🤖 AI Summary
Current AI alignment research predominantly emphasizes safety and harm prevention, often overlooking proactive objectives that foster human and ecological flourishing. This work proposes a novel “positive alignment” paradigm, advocating for a pluralistic, polycentric, context-sensitive, and user-driven approach that advances prosperity while ensuring safe collaboration. We systematically develop a full-lifecycle technical pathway encompassing data curation, pretraining and post-training optimization, collaborative value elicitation, and contextualized evaluation. The framework integrates mechanisms for cultivating AI virtues, supporting human autonomy, and enabling decentralized governance.

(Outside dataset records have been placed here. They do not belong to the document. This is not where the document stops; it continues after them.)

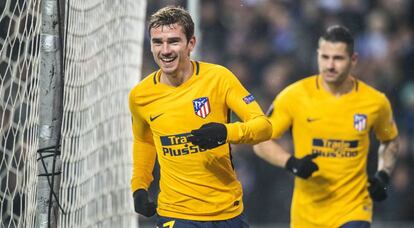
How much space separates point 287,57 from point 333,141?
4983 mm

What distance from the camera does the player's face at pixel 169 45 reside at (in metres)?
5.66

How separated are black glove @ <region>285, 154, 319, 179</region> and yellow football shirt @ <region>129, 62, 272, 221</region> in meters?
1.22

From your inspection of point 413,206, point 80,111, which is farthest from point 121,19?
point 413,206

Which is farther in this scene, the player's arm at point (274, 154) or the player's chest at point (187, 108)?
the player's arm at point (274, 154)

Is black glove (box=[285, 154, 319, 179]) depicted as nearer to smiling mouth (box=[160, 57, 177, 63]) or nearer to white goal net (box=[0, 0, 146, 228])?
white goal net (box=[0, 0, 146, 228])

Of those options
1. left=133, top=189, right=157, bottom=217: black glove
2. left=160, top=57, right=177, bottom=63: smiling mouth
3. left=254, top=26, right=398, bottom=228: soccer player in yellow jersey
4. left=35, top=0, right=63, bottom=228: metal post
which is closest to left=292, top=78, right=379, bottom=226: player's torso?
left=254, top=26, right=398, bottom=228: soccer player in yellow jersey

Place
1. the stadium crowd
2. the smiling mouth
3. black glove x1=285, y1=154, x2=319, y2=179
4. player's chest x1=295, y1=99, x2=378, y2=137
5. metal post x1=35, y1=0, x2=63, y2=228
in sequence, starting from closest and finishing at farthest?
metal post x1=35, y1=0, x2=63, y2=228 → the smiling mouth → black glove x1=285, y1=154, x2=319, y2=179 → player's chest x1=295, y1=99, x2=378, y2=137 → the stadium crowd

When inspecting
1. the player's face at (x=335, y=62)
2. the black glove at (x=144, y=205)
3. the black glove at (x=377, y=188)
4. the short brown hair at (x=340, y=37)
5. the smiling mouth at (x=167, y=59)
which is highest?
the smiling mouth at (x=167, y=59)

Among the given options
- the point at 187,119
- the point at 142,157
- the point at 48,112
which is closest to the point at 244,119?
the point at 187,119

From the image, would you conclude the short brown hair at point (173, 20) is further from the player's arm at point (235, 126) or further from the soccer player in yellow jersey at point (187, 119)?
the player's arm at point (235, 126)

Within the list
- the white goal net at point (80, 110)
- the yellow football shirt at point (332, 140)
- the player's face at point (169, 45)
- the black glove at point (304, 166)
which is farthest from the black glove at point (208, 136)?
the yellow football shirt at point (332, 140)

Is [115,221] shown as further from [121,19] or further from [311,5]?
[311,5]

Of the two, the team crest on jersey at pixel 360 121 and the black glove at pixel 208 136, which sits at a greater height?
the black glove at pixel 208 136

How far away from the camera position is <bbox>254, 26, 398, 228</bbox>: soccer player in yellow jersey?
7.25m
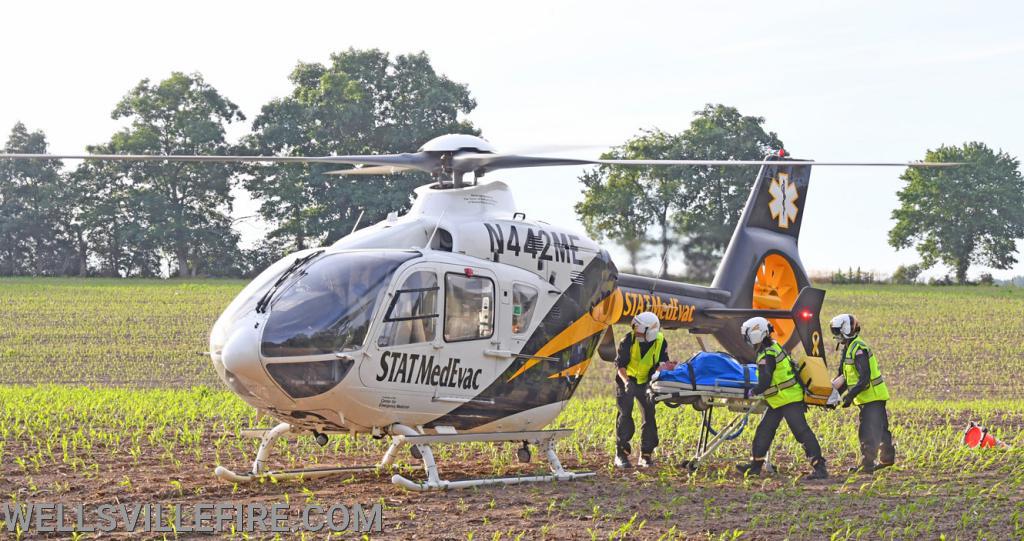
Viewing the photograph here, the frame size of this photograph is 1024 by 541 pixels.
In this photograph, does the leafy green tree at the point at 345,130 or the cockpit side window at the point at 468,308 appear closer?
the cockpit side window at the point at 468,308

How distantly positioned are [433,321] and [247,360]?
183 centimetres

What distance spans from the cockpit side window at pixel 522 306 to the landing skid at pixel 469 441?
3.55ft

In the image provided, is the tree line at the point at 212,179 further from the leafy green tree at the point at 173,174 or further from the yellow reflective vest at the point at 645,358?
the yellow reflective vest at the point at 645,358

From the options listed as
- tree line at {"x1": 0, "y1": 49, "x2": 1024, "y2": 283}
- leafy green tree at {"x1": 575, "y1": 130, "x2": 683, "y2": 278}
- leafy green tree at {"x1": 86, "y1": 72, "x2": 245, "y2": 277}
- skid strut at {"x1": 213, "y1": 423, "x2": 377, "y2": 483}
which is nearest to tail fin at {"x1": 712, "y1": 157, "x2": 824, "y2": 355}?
skid strut at {"x1": 213, "y1": 423, "x2": 377, "y2": 483}

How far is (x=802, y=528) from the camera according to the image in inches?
400

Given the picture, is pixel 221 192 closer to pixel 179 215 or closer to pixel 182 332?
pixel 179 215

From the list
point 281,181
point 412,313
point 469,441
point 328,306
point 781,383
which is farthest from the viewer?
point 281,181

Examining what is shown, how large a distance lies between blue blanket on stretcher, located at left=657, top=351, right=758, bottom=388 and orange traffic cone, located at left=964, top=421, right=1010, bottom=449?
413cm

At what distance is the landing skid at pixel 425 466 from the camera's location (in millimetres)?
11359

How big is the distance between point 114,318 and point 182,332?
341cm

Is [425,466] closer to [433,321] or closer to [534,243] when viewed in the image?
[433,321]

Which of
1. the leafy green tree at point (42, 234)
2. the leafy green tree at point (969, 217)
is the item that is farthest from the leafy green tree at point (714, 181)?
the leafy green tree at point (42, 234)

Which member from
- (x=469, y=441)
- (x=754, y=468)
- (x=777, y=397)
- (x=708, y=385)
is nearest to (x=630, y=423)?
(x=708, y=385)

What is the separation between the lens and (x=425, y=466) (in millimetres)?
11836
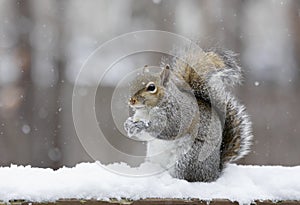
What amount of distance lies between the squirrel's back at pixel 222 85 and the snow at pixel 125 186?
271 mm

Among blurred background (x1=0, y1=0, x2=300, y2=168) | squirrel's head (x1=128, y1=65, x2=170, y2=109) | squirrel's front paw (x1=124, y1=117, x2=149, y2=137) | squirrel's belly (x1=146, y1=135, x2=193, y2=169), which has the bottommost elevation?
squirrel's belly (x1=146, y1=135, x2=193, y2=169)

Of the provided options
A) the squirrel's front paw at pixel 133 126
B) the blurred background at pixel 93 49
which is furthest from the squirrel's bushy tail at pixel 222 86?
the blurred background at pixel 93 49

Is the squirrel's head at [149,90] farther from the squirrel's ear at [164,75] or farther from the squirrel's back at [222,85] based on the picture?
the squirrel's back at [222,85]

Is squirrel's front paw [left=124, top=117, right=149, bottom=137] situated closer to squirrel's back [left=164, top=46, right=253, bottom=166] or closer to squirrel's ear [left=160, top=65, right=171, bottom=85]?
squirrel's ear [left=160, top=65, right=171, bottom=85]

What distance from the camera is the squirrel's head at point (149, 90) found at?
179cm

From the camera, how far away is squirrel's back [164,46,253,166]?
1984mm

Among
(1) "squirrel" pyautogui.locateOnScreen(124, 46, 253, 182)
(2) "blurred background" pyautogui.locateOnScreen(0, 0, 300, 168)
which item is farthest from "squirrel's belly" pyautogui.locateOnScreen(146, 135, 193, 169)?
(2) "blurred background" pyautogui.locateOnScreen(0, 0, 300, 168)

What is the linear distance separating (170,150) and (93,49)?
4302 mm

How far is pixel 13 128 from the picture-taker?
19.1 ft

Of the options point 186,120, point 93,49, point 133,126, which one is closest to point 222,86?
point 186,120

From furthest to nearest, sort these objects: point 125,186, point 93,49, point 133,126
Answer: point 93,49 < point 133,126 < point 125,186

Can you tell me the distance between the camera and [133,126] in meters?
1.78

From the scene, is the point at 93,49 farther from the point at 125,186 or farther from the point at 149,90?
the point at 125,186

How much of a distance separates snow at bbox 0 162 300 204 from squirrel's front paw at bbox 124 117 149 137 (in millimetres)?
106
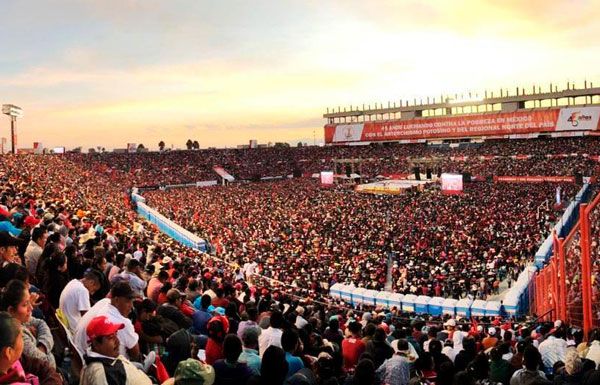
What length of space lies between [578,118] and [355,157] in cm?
2625

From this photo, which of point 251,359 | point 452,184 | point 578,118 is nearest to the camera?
point 251,359

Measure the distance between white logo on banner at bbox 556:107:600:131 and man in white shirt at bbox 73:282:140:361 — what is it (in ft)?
210

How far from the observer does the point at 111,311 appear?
14.8 feet

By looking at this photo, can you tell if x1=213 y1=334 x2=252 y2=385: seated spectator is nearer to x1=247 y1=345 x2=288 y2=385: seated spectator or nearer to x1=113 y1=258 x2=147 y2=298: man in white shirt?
x1=247 y1=345 x2=288 y2=385: seated spectator

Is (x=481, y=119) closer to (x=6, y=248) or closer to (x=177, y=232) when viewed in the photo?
(x=177, y=232)

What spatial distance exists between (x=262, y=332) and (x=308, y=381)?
1579mm

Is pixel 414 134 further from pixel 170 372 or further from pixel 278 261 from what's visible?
pixel 170 372

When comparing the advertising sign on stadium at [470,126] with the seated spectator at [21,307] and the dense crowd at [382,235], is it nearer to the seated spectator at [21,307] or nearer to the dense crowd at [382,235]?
the dense crowd at [382,235]

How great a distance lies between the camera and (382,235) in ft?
96.2

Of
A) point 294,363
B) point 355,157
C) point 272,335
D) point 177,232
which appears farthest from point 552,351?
point 355,157

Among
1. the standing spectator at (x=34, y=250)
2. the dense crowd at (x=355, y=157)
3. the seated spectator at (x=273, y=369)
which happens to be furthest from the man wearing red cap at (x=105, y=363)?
the dense crowd at (x=355, y=157)

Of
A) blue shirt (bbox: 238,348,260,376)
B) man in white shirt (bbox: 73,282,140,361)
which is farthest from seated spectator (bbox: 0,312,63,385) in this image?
blue shirt (bbox: 238,348,260,376)

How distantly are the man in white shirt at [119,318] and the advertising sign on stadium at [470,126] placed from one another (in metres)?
63.9

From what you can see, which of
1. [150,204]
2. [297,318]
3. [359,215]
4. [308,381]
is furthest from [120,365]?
[150,204]
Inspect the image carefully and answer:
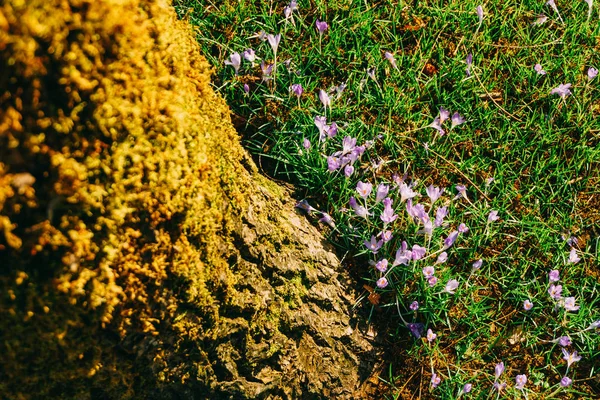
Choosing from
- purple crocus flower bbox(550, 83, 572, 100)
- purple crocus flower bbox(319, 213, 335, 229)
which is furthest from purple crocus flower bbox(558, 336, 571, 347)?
purple crocus flower bbox(550, 83, 572, 100)

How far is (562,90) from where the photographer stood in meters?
3.23

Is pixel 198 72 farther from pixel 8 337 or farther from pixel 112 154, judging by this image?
pixel 8 337

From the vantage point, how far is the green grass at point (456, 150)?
284 centimetres

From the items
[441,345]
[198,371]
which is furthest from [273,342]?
[441,345]

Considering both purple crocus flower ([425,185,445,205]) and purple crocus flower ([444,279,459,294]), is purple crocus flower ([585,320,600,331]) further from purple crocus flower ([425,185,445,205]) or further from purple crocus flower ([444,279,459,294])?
purple crocus flower ([425,185,445,205])

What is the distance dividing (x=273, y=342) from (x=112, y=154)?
121 centimetres

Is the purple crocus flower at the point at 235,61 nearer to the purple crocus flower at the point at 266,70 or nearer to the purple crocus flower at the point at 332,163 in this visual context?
the purple crocus flower at the point at 266,70

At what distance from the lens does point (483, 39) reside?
11.3 ft

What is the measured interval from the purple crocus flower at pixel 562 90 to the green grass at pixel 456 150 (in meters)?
0.05

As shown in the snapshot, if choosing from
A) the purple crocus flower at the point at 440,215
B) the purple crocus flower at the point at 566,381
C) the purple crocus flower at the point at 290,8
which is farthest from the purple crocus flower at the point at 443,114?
the purple crocus flower at the point at 566,381

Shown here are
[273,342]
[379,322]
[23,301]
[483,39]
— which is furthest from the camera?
[483,39]

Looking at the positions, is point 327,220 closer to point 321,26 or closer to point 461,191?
point 461,191

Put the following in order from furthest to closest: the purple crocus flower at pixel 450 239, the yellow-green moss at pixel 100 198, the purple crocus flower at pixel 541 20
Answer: the purple crocus flower at pixel 541 20, the purple crocus flower at pixel 450 239, the yellow-green moss at pixel 100 198

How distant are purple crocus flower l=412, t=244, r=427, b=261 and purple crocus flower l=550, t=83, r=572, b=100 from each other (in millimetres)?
1437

It effectively addresses challenges such as engagement manipulation, insufficient epistemic humility, and value homogenization, offering design principles that accommodate value pluralism and community-specific customization. This approach provides a new direction for AI alignment that combines ethical depth with practical feasibility.
📝 Abstract
Existing alignment research is dominated by concerns about safety and preventing harm: safeguards, controllability, and compliance. This paradigm of alignment parallels early psychology's focus on mental illness: necessary but incomplete. What we call Positive Alignment is the development of AI systems that (i) actively support human and ecological flourishing in a pluralistic, polycentric, context-sensitive, and user-authored way while (ii) remaining safe and cooperative. It is a distinct and necessary agenda within AI alignment research. We argue that several existing failures of alignment (e.g., engagement hacking, loss of human autonomy, failures in truth-seeking, low epistemic humility, error correction, lack of diverse viewpoints, and being primarily reactive rather than proactive) may be better addressed through positive alignment, including cultivating virtues and maximizing human flourishing. We highlight a range of challenges, open questions, and technical directions (e.g., data filtering and upsampling, pre- and post-training, evaluations, collaborative value collection) for different phases of the LLM and agents lifecycle. We end with design principles for promoting disagreement and decentralization through contextual grounding, community customization, continual adaptation, and polycentric governance; that is, many legitimate centers of oversight rather than one institutional or moral chokepoint.